France Riots: Videos Which Show The True Scale Of This Week's Protests

Three nights of riots over a teen's killing have led to hundreds of arrests.

France has seen three nights of riots over the killing of a teenage driver by a police officer – and the videos are terrifying.

Cars have been set on fire, looting has unfolded around the country and protesters have directed fireworks at police officers, who have retaliated with tear gas and water cannons.

Armed police vehicles were even rammed through burnt out vehicles, particularly in the northwestern Parisian suburb of Nanterre, although protests have taken place across France.

It comes after an officer fatally shot a 17-year-old, currently known only by his first name Nahel, at a traffic stop in broad daylight on Tuesday morning in Nanterre.

The officer accused of shooting Nahel faces a preliminary charge of voluntary homicide. That means more investigation is needed before it can go to trial, but the prosecutor has initially concluded that the “the conditions for the legal use of the weapon were not met”.

Officers claim they stopped the driver because he was so young and driving a Mercedes with a Polish license plate in a bus lane. He then supposedly ran a red light to avoid the traffic stop – but congestion meant he got stuck.

Both police officers claimed they drew their guns to stop him getting away, and the one who fired supposedly thought he, his colleague or the public could be hit by the car – which is why he says he pulled the trigger.

The incident has revived concerns over inequality, particularly between police and those in disadvantaged neighbours, and racism.

Footage of the incident sparked outrage on social media, prompting two nights of riots.
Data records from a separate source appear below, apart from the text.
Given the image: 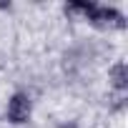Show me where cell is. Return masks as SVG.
Listing matches in <instances>:
<instances>
[{
  "label": "cell",
  "instance_id": "2",
  "mask_svg": "<svg viewBox=\"0 0 128 128\" xmlns=\"http://www.w3.org/2000/svg\"><path fill=\"white\" fill-rule=\"evenodd\" d=\"M33 116V98L25 93V90H15L10 98H8V106H5V118L13 123V126H25Z\"/></svg>",
  "mask_w": 128,
  "mask_h": 128
},
{
  "label": "cell",
  "instance_id": "3",
  "mask_svg": "<svg viewBox=\"0 0 128 128\" xmlns=\"http://www.w3.org/2000/svg\"><path fill=\"white\" fill-rule=\"evenodd\" d=\"M108 83L116 93H126L128 90V66L123 60L113 63V66L108 68Z\"/></svg>",
  "mask_w": 128,
  "mask_h": 128
},
{
  "label": "cell",
  "instance_id": "4",
  "mask_svg": "<svg viewBox=\"0 0 128 128\" xmlns=\"http://www.w3.org/2000/svg\"><path fill=\"white\" fill-rule=\"evenodd\" d=\"M58 128H78L76 123H63V126H58Z\"/></svg>",
  "mask_w": 128,
  "mask_h": 128
},
{
  "label": "cell",
  "instance_id": "1",
  "mask_svg": "<svg viewBox=\"0 0 128 128\" xmlns=\"http://www.w3.org/2000/svg\"><path fill=\"white\" fill-rule=\"evenodd\" d=\"M86 23L93 25V28H98V30H123L126 28V15L116 5L90 3L88 13H86Z\"/></svg>",
  "mask_w": 128,
  "mask_h": 128
}]
</instances>
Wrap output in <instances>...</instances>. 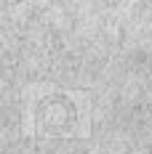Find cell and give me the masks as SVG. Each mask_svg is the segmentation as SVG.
<instances>
[]
</instances>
His mother then called for a silent march in honour of her son on Thursday.

She told France 5 television that the officer who killed Nahel just “saw a little, Arab-looking kid” and “he wanted to take his life”.
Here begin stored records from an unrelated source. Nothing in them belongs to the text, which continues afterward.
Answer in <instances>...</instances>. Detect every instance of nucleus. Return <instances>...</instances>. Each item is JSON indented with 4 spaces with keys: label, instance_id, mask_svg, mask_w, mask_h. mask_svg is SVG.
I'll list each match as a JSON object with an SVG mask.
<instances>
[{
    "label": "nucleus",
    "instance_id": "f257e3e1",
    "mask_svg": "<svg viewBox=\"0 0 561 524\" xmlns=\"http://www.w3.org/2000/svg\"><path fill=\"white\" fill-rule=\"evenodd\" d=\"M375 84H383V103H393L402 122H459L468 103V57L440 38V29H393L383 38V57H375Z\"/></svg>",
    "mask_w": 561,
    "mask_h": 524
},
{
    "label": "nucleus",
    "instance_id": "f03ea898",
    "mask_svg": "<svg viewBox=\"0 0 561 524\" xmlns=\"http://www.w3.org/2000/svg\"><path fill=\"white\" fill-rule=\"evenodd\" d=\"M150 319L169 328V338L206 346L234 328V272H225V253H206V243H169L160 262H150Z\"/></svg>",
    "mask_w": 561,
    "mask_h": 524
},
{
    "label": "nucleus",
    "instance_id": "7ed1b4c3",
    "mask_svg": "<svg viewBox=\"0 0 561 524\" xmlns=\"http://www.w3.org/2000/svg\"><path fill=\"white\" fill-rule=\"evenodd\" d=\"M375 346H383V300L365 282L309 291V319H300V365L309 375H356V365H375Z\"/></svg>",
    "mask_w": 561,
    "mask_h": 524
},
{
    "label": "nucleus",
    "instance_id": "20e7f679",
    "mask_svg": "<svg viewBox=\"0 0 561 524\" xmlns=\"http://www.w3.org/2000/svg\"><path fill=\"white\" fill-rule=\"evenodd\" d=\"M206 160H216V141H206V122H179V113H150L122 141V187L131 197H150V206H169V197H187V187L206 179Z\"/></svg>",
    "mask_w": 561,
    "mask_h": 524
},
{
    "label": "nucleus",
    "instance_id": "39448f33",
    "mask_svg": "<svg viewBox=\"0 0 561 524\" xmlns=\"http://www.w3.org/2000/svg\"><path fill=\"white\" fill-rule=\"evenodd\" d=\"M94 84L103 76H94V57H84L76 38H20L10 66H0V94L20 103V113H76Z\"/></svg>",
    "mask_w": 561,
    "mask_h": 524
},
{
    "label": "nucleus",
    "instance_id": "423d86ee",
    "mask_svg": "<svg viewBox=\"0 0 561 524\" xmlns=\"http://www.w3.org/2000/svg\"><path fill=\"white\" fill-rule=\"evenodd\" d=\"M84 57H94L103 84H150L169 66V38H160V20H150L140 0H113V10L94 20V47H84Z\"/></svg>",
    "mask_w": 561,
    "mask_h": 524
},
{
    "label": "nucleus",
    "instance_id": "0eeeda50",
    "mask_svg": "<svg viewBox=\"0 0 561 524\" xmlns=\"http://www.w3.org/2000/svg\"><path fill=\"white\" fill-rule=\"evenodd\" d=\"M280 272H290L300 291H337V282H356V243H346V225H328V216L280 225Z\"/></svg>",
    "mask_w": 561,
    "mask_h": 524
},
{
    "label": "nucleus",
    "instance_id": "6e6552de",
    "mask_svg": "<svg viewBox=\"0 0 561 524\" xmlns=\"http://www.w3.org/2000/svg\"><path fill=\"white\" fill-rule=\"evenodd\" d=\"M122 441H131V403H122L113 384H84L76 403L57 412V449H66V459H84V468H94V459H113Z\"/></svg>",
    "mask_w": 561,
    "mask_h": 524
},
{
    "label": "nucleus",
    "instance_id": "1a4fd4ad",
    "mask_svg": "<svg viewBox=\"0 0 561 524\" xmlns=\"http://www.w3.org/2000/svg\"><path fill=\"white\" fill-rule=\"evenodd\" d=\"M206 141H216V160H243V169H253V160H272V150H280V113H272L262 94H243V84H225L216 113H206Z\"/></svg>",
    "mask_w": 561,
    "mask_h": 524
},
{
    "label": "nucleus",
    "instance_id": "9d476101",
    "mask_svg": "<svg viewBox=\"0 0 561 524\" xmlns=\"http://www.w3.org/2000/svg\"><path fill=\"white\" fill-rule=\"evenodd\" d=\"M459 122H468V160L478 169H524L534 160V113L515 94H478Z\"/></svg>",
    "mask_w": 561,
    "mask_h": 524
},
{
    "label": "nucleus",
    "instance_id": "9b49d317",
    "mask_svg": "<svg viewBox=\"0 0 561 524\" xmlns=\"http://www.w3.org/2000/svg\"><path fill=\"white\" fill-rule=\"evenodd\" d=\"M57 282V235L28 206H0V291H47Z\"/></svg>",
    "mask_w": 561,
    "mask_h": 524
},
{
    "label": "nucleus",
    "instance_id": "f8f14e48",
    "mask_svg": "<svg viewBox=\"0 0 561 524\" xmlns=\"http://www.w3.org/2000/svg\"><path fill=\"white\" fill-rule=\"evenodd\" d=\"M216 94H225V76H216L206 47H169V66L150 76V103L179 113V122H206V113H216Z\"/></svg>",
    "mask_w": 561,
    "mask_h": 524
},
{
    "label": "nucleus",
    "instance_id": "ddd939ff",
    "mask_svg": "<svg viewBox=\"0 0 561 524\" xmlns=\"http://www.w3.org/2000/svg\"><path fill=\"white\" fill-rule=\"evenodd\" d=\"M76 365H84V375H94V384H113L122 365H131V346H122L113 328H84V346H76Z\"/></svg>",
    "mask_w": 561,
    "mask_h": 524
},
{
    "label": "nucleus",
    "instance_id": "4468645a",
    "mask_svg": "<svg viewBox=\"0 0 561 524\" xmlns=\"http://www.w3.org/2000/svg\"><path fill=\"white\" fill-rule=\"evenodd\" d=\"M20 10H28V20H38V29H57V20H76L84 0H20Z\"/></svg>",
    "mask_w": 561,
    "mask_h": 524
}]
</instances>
By Thursday night, after 40,000 officers were deployed, more than 600 people had been arrested (307 of whom were in the Paris region alone), and at least 200 officers injured.

Interior minister Gerald Darmanin denounced the night of “rare violence” on Friday, while president Emmanuel Macron held an emergency security meeting.
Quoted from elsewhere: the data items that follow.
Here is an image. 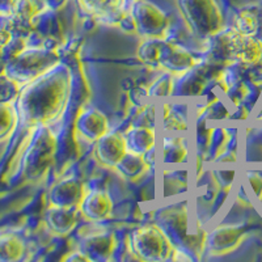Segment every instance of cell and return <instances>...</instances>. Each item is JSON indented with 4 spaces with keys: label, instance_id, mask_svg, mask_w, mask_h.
<instances>
[{
    "label": "cell",
    "instance_id": "cell-1",
    "mask_svg": "<svg viewBox=\"0 0 262 262\" xmlns=\"http://www.w3.org/2000/svg\"><path fill=\"white\" fill-rule=\"evenodd\" d=\"M72 75L63 63L21 88L15 105L21 128H37L57 121L69 104Z\"/></svg>",
    "mask_w": 262,
    "mask_h": 262
},
{
    "label": "cell",
    "instance_id": "cell-2",
    "mask_svg": "<svg viewBox=\"0 0 262 262\" xmlns=\"http://www.w3.org/2000/svg\"><path fill=\"white\" fill-rule=\"evenodd\" d=\"M57 137L49 126L34 128L32 140L21 160V174L25 181L37 182L43 179L55 159Z\"/></svg>",
    "mask_w": 262,
    "mask_h": 262
},
{
    "label": "cell",
    "instance_id": "cell-3",
    "mask_svg": "<svg viewBox=\"0 0 262 262\" xmlns=\"http://www.w3.org/2000/svg\"><path fill=\"white\" fill-rule=\"evenodd\" d=\"M185 23L194 36L209 39L224 29V18L216 0H177Z\"/></svg>",
    "mask_w": 262,
    "mask_h": 262
},
{
    "label": "cell",
    "instance_id": "cell-4",
    "mask_svg": "<svg viewBox=\"0 0 262 262\" xmlns=\"http://www.w3.org/2000/svg\"><path fill=\"white\" fill-rule=\"evenodd\" d=\"M60 63L57 50L45 48H27L15 59L6 64V74L24 86L36 80Z\"/></svg>",
    "mask_w": 262,
    "mask_h": 262
},
{
    "label": "cell",
    "instance_id": "cell-5",
    "mask_svg": "<svg viewBox=\"0 0 262 262\" xmlns=\"http://www.w3.org/2000/svg\"><path fill=\"white\" fill-rule=\"evenodd\" d=\"M155 224L165 233L174 253H189L194 247L193 236H189V212L186 203H174L156 211Z\"/></svg>",
    "mask_w": 262,
    "mask_h": 262
},
{
    "label": "cell",
    "instance_id": "cell-6",
    "mask_svg": "<svg viewBox=\"0 0 262 262\" xmlns=\"http://www.w3.org/2000/svg\"><path fill=\"white\" fill-rule=\"evenodd\" d=\"M130 247L137 258L147 262L167 261L174 253L173 245L155 223L135 228L130 235Z\"/></svg>",
    "mask_w": 262,
    "mask_h": 262
},
{
    "label": "cell",
    "instance_id": "cell-7",
    "mask_svg": "<svg viewBox=\"0 0 262 262\" xmlns=\"http://www.w3.org/2000/svg\"><path fill=\"white\" fill-rule=\"evenodd\" d=\"M137 23L138 34L143 38H164L169 28V18L156 4L138 0L130 7Z\"/></svg>",
    "mask_w": 262,
    "mask_h": 262
},
{
    "label": "cell",
    "instance_id": "cell-8",
    "mask_svg": "<svg viewBox=\"0 0 262 262\" xmlns=\"http://www.w3.org/2000/svg\"><path fill=\"white\" fill-rule=\"evenodd\" d=\"M247 235L242 224H221L210 229L205 236V252L210 256H224L238 248Z\"/></svg>",
    "mask_w": 262,
    "mask_h": 262
},
{
    "label": "cell",
    "instance_id": "cell-9",
    "mask_svg": "<svg viewBox=\"0 0 262 262\" xmlns=\"http://www.w3.org/2000/svg\"><path fill=\"white\" fill-rule=\"evenodd\" d=\"M84 184L76 177H64L51 186L48 198L51 206L79 207L85 196Z\"/></svg>",
    "mask_w": 262,
    "mask_h": 262
},
{
    "label": "cell",
    "instance_id": "cell-10",
    "mask_svg": "<svg viewBox=\"0 0 262 262\" xmlns=\"http://www.w3.org/2000/svg\"><path fill=\"white\" fill-rule=\"evenodd\" d=\"M117 248L116 235L111 231L86 235L79 242V249L91 262H106L112 258Z\"/></svg>",
    "mask_w": 262,
    "mask_h": 262
},
{
    "label": "cell",
    "instance_id": "cell-11",
    "mask_svg": "<svg viewBox=\"0 0 262 262\" xmlns=\"http://www.w3.org/2000/svg\"><path fill=\"white\" fill-rule=\"evenodd\" d=\"M75 131L85 140L97 142L109 131V121L102 112L86 106L79 112L75 121Z\"/></svg>",
    "mask_w": 262,
    "mask_h": 262
},
{
    "label": "cell",
    "instance_id": "cell-12",
    "mask_svg": "<svg viewBox=\"0 0 262 262\" xmlns=\"http://www.w3.org/2000/svg\"><path fill=\"white\" fill-rule=\"evenodd\" d=\"M125 134L121 131H107L96 142V158L105 167L114 168L126 155Z\"/></svg>",
    "mask_w": 262,
    "mask_h": 262
},
{
    "label": "cell",
    "instance_id": "cell-13",
    "mask_svg": "<svg viewBox=\"0 0 262 262\" xmlns=\"http://www.w3.org/2000/svg\"><path fill=\"white\" fill-rule=\"evenodd\" d=\"M198 63L200 62L188 50L174 42L165 41L159 59V67L173 75H181L193 69Z\"/></svg>",
    "mask_w": 262,
    "mask_h": 262
},
{
    "label": "cell",
    "instance_id": "cell-14",
    "mask_svg": "<svg viewBox=\"0 0 262 262\" xmlns=\"http://www.w3.org/2000/svg\"><path fill=\"white\" fill-rule=\"evenodd\" d=\"M81 212L79 207L51 206L45 211V223L51 232L58 236H67L78 226Z\"/></svg>",
    "mask_w": 262,
    "mask_h": 262
},
{
    "label": "cell",
    "instance_id": "cell-15",
    "mask_svg": "<svg viewBox=\"0 0 262 262\" xmlns=\"http://www.w3.org/2000/svg\"><path fill=\"white\" fill-rule=\"evenodd\" d=\"M81 216L91 222H100L106 219L113 210L112 196L105 190L86 191L83 202L79 206Z\"/></svg>",
    "mask_w": 262,
    "mask_h": 262
},
{
    "label": "cell",
    "instance_id": "cell-16",
    "mask_svg": "<svg viewBox=\"0 0 262 262\" xmlns=\"http://www.w3.org/2000/svg\"><path fill=\"white\" fill-rule=\"evenodd\" d=\"M79 4L86 13L109 25H118L126 13L125 0H79Z\"/></svg>",
    "mask_w": 262,
    "mask_h": 262
},
{
    "label": "cell",
    "instance_id": "cell-17",
    "mask_svg": "<svg viewBox=\"0 0 262 262\" xmlns=\"http://www.w3.org/2000/svg\"><path fill=\"white\" fill-rule=\"evenodd\" d=\"M206 83V69L201 63L194 66L193 69L184 74L179 75V79L174 80L172 96L177 97H195L202 95Z\"/></svg>",
    "mask_w": 262,
    "mask_h": 262
},
{
    "label": "cell",
    "instance_id": "cell-18",
    "mask_svg": "<svg viewBox=\"0 0 262 262\" xmlns=\"http://www.w3.org/2000/svg\"><path fill=\"white\" fill-rule=\"evenodd\" d=\"M123 134H125L127 151L137 155H143L148 149L154 148L156 144V134L154 127L133 125Z\"/></svg>",
    "mask_w": 262,
    "mask_h": 262
},
{
    "label": "cell",
    "instance_id": "cell-19",
    "mask_svg": "<svg viewBox=\"0 0 262 262\" xmlns=\"http://www.w3.org/2000/svg\"><path fill=\"white\" fill-rule=\"evenodd\" d=\"M235 28L243 34L256 37L262 42V9L259 7H248L236 16Z\"/></svg>",
    "mask_w": 262,
    "mask_h": 262
},
{
    "label": "cell",
    "instance_id": "cell-20",
    "mask_svg": "<svg viewBox=\"0 0 262 262\" xmlns=\"http://www.w3.org/2000/svg\"><path fill=\"white\" fill-rule=\"evenodd\" d=\"M25 243L13 231H0V262H15L24 258Z\"/></svg>",
    "mask_w": 262,
    "mask_h": 262
},
{
    "label": "cell",
    "instance_id": "cell-21",
    "mask_svg": "<svg viewBox=\"0 0 262 262\" xmlns=\"http://www.w3.org/2000/svg\"><path fill=\"white\" fill-rule=\"evenodd\" d=\"M114 168H116L123 177H126V179H137V177L140 176L148 167H147V164L144 163L143 156L137 155V154H133V152L127 151L126 152V155L117 163V165Z\"/></svg>",
    "mask_w": 262,
    "mask_h": 262
},
{
    "label": "cell",
    "instance_id": "cell-22",
    "mask_svg": "<svg viewBox=\"0 0 262 262\" xmlns=\"http://www.w3.org/2000/svg\"><path fill=\"white\" fill-rule=\"evenodd\" d=\"M165 41V38H146V41L142 42L138 48V58L147 66H159V59Z\"/></svg>",
    "mask_w": 262,
    "mask_h": 262
},
{
    "label": "cell",
    "instance_id": "cell-23",
    "mask_svg": "<svg viewBox=\"0 0 262 262\" xmlns=\"http://www.w3.org/2000/svg\"><path fill=\"white\" fill-rule=\"evenodd\" d=\"M188 158V148L181 138L168 137L164 139V163H182Z\"/></svg>",
    "mask_w": 262,
    "mask_h": 262
},
{
    "label": "cell",
    "instance_id": "cell-24",
    "mask_svg": "<svg viewBox=\"0 0 262 262\" xmlns=\"http://www.w3.org/2000/svg\"><path fill=\"white\" fill-rule=\"evenodd\" d=\"M18 126V114L15 102L0 104V140L9 137Z\"/></svg>",
    "mask_w": 262,
    "mask_h": 262
},
{
    "label": "cell",
    "instance_id": "cell-25",
    "mask_svg": "<svg viewBox=\"0 0 262 262\" xmlns=\"http://www.w3.org/2000/svg\"><path fill=\"white\" fill-rule=\"evenodd\" d=\"M174 86V76L170 72L165 71L148 86V96L151 98H165L172 96Z\"/></svg>",
    "mask_w": 262,
    "mask_h": 262
},
{
    "label": "cell",
    "instance_id": "cell-26",
    "mask_svg": "<svg viewBox=\"0 0 262 262\" xmlns=\"http://www.w3.org/2000/svg\"><path fill=\"white\" fill-rule=\"evenodd\" d=\"M23 85L9 78L6 72L0 74V104L4 102H15L18 97Z\"/></svg>",
    "mask_w": 262,
    "mask_h": 262
},
{
    "label": "cell",
    "instance_id": "cell-27",
    "mask_svg": "<svg viewBox=\"0 0 262 262\" xmlns=\"http://www.w3.org/2000/svg\"><path fill=\"white\" fill-rule=\"evenodd\" d=\"M28 48L27 38H23V37H16L12 36V38L7 42L6 45H3L0 48V54L3 59L6 60V63H8L9 60L15 59L16 57H18L25 49Z\"/></svg>",
    "mask_w": 262,
    "mask_h": 262
},
{
    "label": "cell",
    "instance_id": "cell-28",
    "mask_svg": "<svg viewBox=\"0 0 262 262\" xmlns=\"http://www.w3.org/2000/svg\"><path fill=\"white\" fill-rule=\"evenodd\" d=\"M134 126H144V127H154L155 125V106L151 104L144 105V107L140 111L138 117L135 118Z\"/></svg>",
    "mask_w": 262,
    "mask_h": 262
},
{
    "label": "cell",
    "instance_id": "cell-29",
    "mask_svg": "<svg viewBox=\"0 0 262 262\" xmlns=\"http://www.w3.org/2000/svg\"><path fill=\"white\" fill-rule=\"evenodd\" d=\"M247 179L254 195L262 201V176L258 172H247Z\"/></svg>",
    "mask_w": 262,
    "mask_h": 262
},
{
    "label": "cell",
    "instance_id": "cell-30",
    "mask_svg": "<svg viewBox=\"0 0 262 262\" xmlns=\"http://www.w3.org/2000/svg\"><path fill=\"white\" fill-rule=\"evenodd\" d=\"M118 27L125 33H128V34H138L137 23H135V18L134 16L131 15V12L125 13V16L119 20Z\"/></svg>",
    "mask_w": 262,
    "mask_h": 262
},
{
    "label": "cell",
    "instance_id": "cell-31",
    "mask_svg": "<svg viewBox=\"0 0 262 262\" xmlns=\"http://www.w3.org/2000/svg\"><path fill=\"white\" fill-rule=\"evenodd\" d=\"M165 127L169 131H181L186 128V125L177 114H170L169 112V114H167L165 117Z\"/></svg>",
    "mask_w": 262,
    "mask_h": 262
},
{
    "label": "cell",
    "instance_id": "cell-32",
    "mask_svg": "<svg viewBox=\"0 0 262 262\" xmlns=\"http://www.w3.org/2000/svg\"><path fill=\"white\" fill-rule=\"evenodd\" d=\"M64 261L67 262H91V259L81 252L80 249L74 250L69 256L64 257Z\"/></svg>",
    "mask_w": 262,
    "mask_h": 262
},
{
    "label": "cell",
    "instance_id": "cell-33",
    "mask_svg": "<svg viewBox=\"0 0 262 262\" xmlns=\"http://www.w3.org/2000/svg\"><path fill=\"white\" fill-rule=\"evenodd\" d=\"M16 0H0V15L11 16L15 8Z\"/></svg>",
    "mask_w": 262,
    "mask_h": 262
},
{
    "label": "cell",
    "instance_id": "cell-34",
    "mask_svg": "<svg viewBox=\"0 0 262 262\" xmlns=\"http://www.w3.org/2000/svg\"><path fill=\"white\" fill-rule=\"evenodd\" d=\"M45 2L46 8L53 9V11H58L59 12L60 9H63V7L67 4L69 0H43Z\"/></svg>",
    "mask_w": 262,
    "mask_h": 262
},
{
    "label": "cell",
    "instance_id": "cell-35",
    "mask_svg": "<svg viewBox=\"0 0 262 262\" xmlns=\"http://www.w3.org/2000/svg\"><path fill=\"white\" fill-rule=\"evenodd\" d=\"M143 160H144V163L147 164V167H151V168H154L155 167V147H154V148H151V149H148V151L146 152V154H143Z\"/></svg>",
    "mask_w": 262,
    "mask_h": 262
},
{
    "label": "cell",
    "instance_id": "cell-36",
    "mask_svg": "<svg viewBox=\"0 0 262 262\" xmlns=\"http://www.w3.org/2000/svg\"><path fill=\"white\" fill-rule=\"evenodd\" d=\"M12 38V34L7 29L6 27H0V48L3 45H6L9 39Z\"/></svg>",
    "mask_w": 262,
    "mask_h": 262
},
{
    "label": "cell",
    "instance_id": "cell-37",
    "mask_svg": "<svg viewBox=\"0 0 262 262\" xmlns=\"http://www.w3.org/2000/svg\"><path fill=\"white\" fill-rule=\"evenodd\" d=\"M6 60L3 59V57H2V54H0V74H3L4 71H6Z\"/></svg>",
    "mask_w": 262,
    "mask_h": 262
},
{
    "label": "cell",
    "instance_id": "cell-38",
    "mask_svg": "<svg viewBox=\"0 0 262 262\" xmlns=\"http://www.w3.org/2000/svg\"><path fill=\"white\" fill-rule=\"evenodd\" d=\"M135 2H138V0H125V3H130V7H131V4L135 3Z\"/></svg>",
    "mask_w": 262,
    "mask_h": 262
}]
</instances>
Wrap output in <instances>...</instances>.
France hasn’t actually declared a state of emergency yet, as it did back in 2005 when riots broke out after two boys died while fleeing the police.

But, bus and tram services in Paris were shut for Friday morning’s rush hour, while France’s second-largest city Marseille has banned public demonstrations and all public transport will stop from 7pm local time.

Even in the Belgian capital of Brussels, some fires were started and a dozen people were detained in connection to the shooting in France.